**Complete the following:**
1/ In the text on austerity in Ireland and Greece, where and when is the barter example set?
2/ From the text on austerity in Ireland and Greece, return the part between "The Effects of" and "in Greece’s court?", inclusive.

**Passage to read:**
The Effects of Austerity: Ireland vs Greece

Ireland wins. But was the ball ever in Greece's court?

Ireland wins. But was the ball ever in Greece’s court?

Before the next crunch-time comes for Grexit negotiations on Monday, let’s study why austerity hasn’t worked in Greece, and why Ireland, by contrast, didn’t seem to have suffered adverse consequences.

The openness of an economy is key: In an ‘island economy’, i.e. one with almost no foreign trade (think North Korea or the former East Block), credit contraction will lead directly to economic contraction. 

It’s easier to understand the flip-side: The creation of credit accelerates an economy. Let’s start from first principles without the noise of currency union and the lot: Even when ‘official’ currencies didn’t exist yet, people were not condemned to barter and swap only what they could offer on the spot. Before money, people invented credit and debt, in other words the ability to barter one thing today for another tomorrow. One party then ends up owing the delivery of a good or service to the other. This ‘debt’ can then be passed on and accelerate an economy. Let’s see how this works:

Imagine we are in Nova Scotia in the 1630s, and — for argument’s sake, not for the sake of historic accuracy — assume there is no ‘official’ currency. You are a carpenter, and the shoemaker has shoes that you want and could use straight away. He wants a chair, but not those you have in store right now. You have yet to produce that chair, but you agree to trade shoes today against chairs tomorrow. This promise to deliver a chair is an asset to the shoemaker. This asset can help to accelerate the economy not only because you traded with the shoemaker without actually having the chair ready, but more so because he can go and ‘assign’ this debt to someone else whose goods he wants. Say he needs half a carved-up bull for his daughter’s wedding party (you, on the other hand, had no use for this meat). The butcher needs a chair more than a pair of shoes. The butcher may trade his mean in exchange for the chair-tomorrow-promise owned by the shoemaker, eventually getting the chair you have yet to produce, you got something the shoemaker produced, and the shoemaker got something the butcher produced. It’s a triangular trade, and yet the three of you never had to meet and agree a three-party deal. Magic! And we didn’t need a dime (nor a dollar) to make it happen.

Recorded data

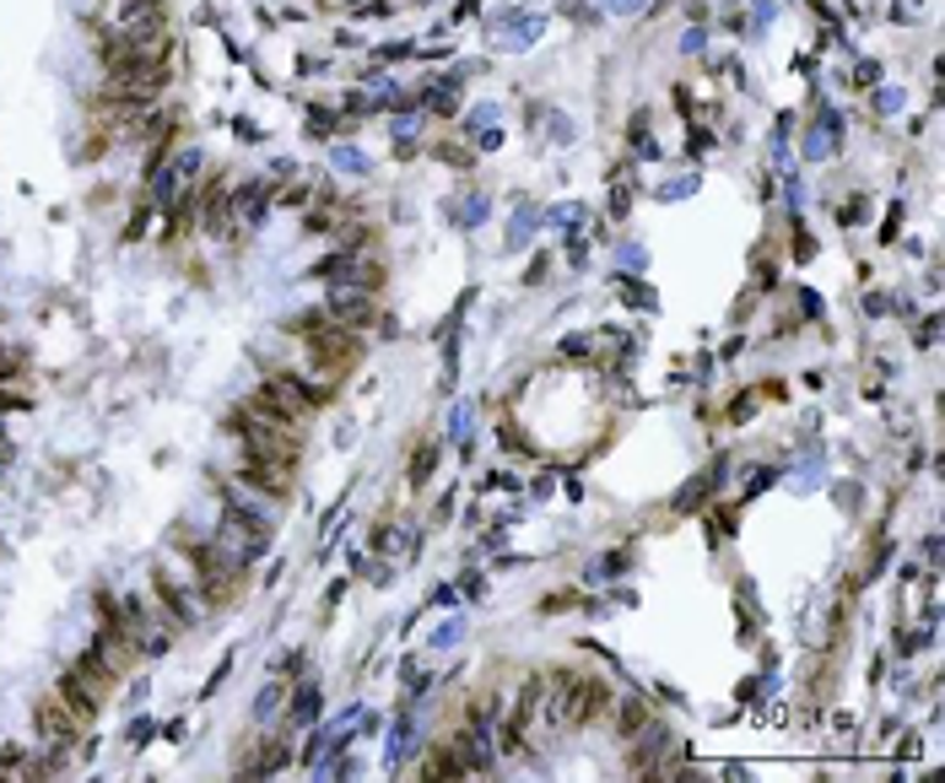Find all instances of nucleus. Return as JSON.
I'll return each instance as SVG.
<instances>
[{
  "label": "nucleus",
  "instance_id": "nucleus-12",
  "mask_svg": "<svg viewBox=\"0 0 945 783\" xmlns=\"http://www.w3.org/2000/svg\"><path fill=\"white\" fill-rule=\"evenodd\" d=\"M438 465V449H427V444H422V449H416V460H411V481H416V486H422V481H427V470Z\"/></svg>",
  "mask_w": 945,
  "mask_h": 783
},
{
  "label": "nucleus",
  "instance_id": "nucleus-11",
  "mask_svg": "<svg viewBox=\"0 0 945 783\" xmlns=\"http://www.w3.org/2000/svg\"><path fill=\"white\" fill-rule=\"evenodd\" d=\"M427 773H444V779H471V768L460 762V751H455V746H438V751L427 757Z\"/></svg>",
  "mask_w": 945,
  "mask_h": 783
},
{
  "label": "nucleus",
  "instance_id": "nucleus-8",
  "mask_svg": "<svg viewBox=\"0 0 945 783\" xmlns=\"http://www.w3.org/2000/svg\"><path fill=\"white\" fill-rule=\"evenodd\" d=\"M324 271H335V282L362 287V293H378V282H384V265H378V260H368V254H340V260H335V265H324Z\"/></svg>",
  "mask_w": 945,
  "mask_h": 783
},
{
  "label": "nucleus",
  "instance_id": "nucleus-2",
  "mask_svg": "<svg viewBox=\"0 0 945 783\" xmlns=\"http://www.w3.org/2000/svg\"><path fill=\"white\" fill-rule=\"evenodd\" d=\"M158 600H162V617L173 626H200L206 611H211V595L200 589V579H195L189 562H162L158 568Z\"/></svg>",
  "mask_w": 945,
  "mask_h": 783
},
{
  "label": "nucleus",
  "instance_id": "nucleus-10",
  "mask_svg": "<svg viewBox=\"0 0 945 783\" xmlns=\"http://www.w3.org/2000/svg\"><path fill=\"white\" fill-rule=\"evenodd\" d=\"M535 33H540V16H524V22H519V16H508V22H502V33H497V49H530V38H535Z\"/></svg>",
  "mask_w": 945,
  "mask_h": 783
},
{
  "label": "nucleus",
  "instance_id": "nucleus-14",
  "mask_svg": "<svg viewBox=\"0 0 945 783\" xmlns=\"http://www.w3.org/2000/svg\"><path fill=\"white\" fill-rule=\"evenodd\" d=\"M335 167H351V173H362V167H368V157H362V152H346V147H340V152H335Z\"/></svg>",
  "mask_w": 945,
  "mask_h": 783
},
{
  "label": "nucleus",
  "instance_id": "nucleus-5",
  "mask_svg": "<svg viewBox=\"0 0 945 783\" xmlns=\"http://www.w3.org/2000/svg\"><path fill=\"white\" fill-rule=\"evenodd\" d=\"M324 319H329V324H340V330H362V324H373V319H378V309H373V293L335 282V287L324 293Z\"/></svg>",
  "mask_w": 945,
  "mask_h": 783
},
{
  "label": "nucleus",
  "instance_id": "nucleus-16",
  "mask_svg": "<svg viewBox=\"0 0 945 783\" xmlns=\"http://www.w3.org/2000/svg\"><path fill=\"white\" fill-rule=\"evenodd\" d=\"M0 455H11V444H5V422H0Z\"/></svg>",
  "mask_w": 945,
  "mask_h": 783
},
{
  "label": "nucleus",
  "instance_id": "nucleus-7",
  "mask_svg": "<svg viewBox=\"0 0 945 783\" xmlns=\"http://www.w3.org/2000/svg\"><path fill=\"white\" fill-rule=\"evenodd\" d=\"M38 730H43V741H54V746H71L76 741V730H82V719L60 703V692L54 697H43L38 703Z\"/></svg>",
  "mask_w": 945,
  "mask_h": 783
},
{
  "label": "nucleus",
  "instance_id": "nucleus-13",
  "mask_svg": "<svg viewBox=\"0 0 945 783\" xmlns=\"http://www.w3.org/2000/svg\"><path fill=\"white\" fill-rule=\"evenodd\" d=\"M293 713H298V719H314V713H319V697H314V692H298V697H293Z\"/></svg>",
  "mask_w": 945,
  "mask_h": 783
},
{
  "label": "nucleus",
  "instance_id": "nucleus-9",
  "mask_svg": "<svg viewBox=\"0 0 945 783\" xmlns=\"http://www.w3.org/2000/svg\"><path fill=\"white\" fill-rule=\"evenodd\" d=\"M449 746L460 751L465 768H492V746H486V730H481V724H475V730H455Z\"/></svg>",
  "mask_w": 945,
  "mask_h": 783
},
{
  "label": "nucleus",
  "instance_id": "nucleus-3",
  "mask_svg": "<svg viewBox=\"0 0 945 783\" xmlns=\"http://www.w3.org/2000/svg\"><path fill=\"white\" fill-rule=\"evenodd\" d=\"M109 686H114V681H109L98 664H87V659H82L76 670H65V681H60V703H65V708L82 719V724H92V719H98V708L109 703Z\"/></svg>",
  "mask_w": 945,
  "mask_h": 783
},
{
  "label": "nucleus",
  "instance_id": "nucleus-6",
  "mask_svg": "<svg viewBox=\"0 0 945 783\" xmlns=\"http://www.w3.org/2000/svg\"><path fill=\"white\" fill-rule=\"evenodd\" d=\"M238 481L260 486V492H265V497H276V502H287V497H293V465H287V460L249 455V460H244V470H238Z\"/></svg>",
  "mask_w": 945,
  "mask_h": 783
},
{
  "label": "nucleus",
  "instance_id": "nucleus-15",
  "mask_svg": "<svg viewBox=\"0 0 945 783\" xmlns=\"http://www.w3.org/2000/svg\"><path fill=\"white\" fill-rule=\"evenodd\" d=\"M606 5H611V11H617V16H632V11H637V5H643V0H606Z\"/></svg>",
  "mask_w": 945,
  "mask_h": 783
},
{
  "label": "nucleus",
  "instance_id": "nucleus-17",
  "mask_svg": "<svg viewBox=\"0 0 945 783\" xmlns=\"http://www.w3.org/2000/svg\"><path fill=\"white\" fill-rule=\"evenodd\" d=\"M0 475H5V455H0Z\"/></svg>",
  "mask_w": 945,
  "mask_h": 783
},
{
  "label": "nucleus",
  "instance_id": "nucleus-1",
  "mask_svg": "<svg viewBox=\"0 0 945 783\" xmlns=\"http://www.w3.org/2000/svg\"><path fill=\"white\" fill-rule=\"evenodd\" d=\"M109 76H136V71H158L167 65V33L162 27H114L98 44Z\"/></svg>",
  "mask_w": 945,
  "mask_h": 783
},
{
  "label": "nucleus",
  "instance_id": "nucleus-4",
  "mask_svg": "<svg viewBox=\"0 0 945 783\" xmlns=\"http://www.w3.org/2000/svg\"><path fill=\"white\" fill-rule=\"evenodd\" d=\"M222 508H227V519H238L244 530H254V535L271 540V530H276V497H260V486H249V481H222Z\"/></svg>",
  "mask_w": 945,
  "mask_h": 783
}]
</instances>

**Written answers:**
1/ Nova Scotia in the 1630s.

2/
The Effects of Austerity: Ireland vs Greece

Ireland wins. But was the ball ever in Greece's court?

Ireland wins. But was the ball ever in Greece’s court?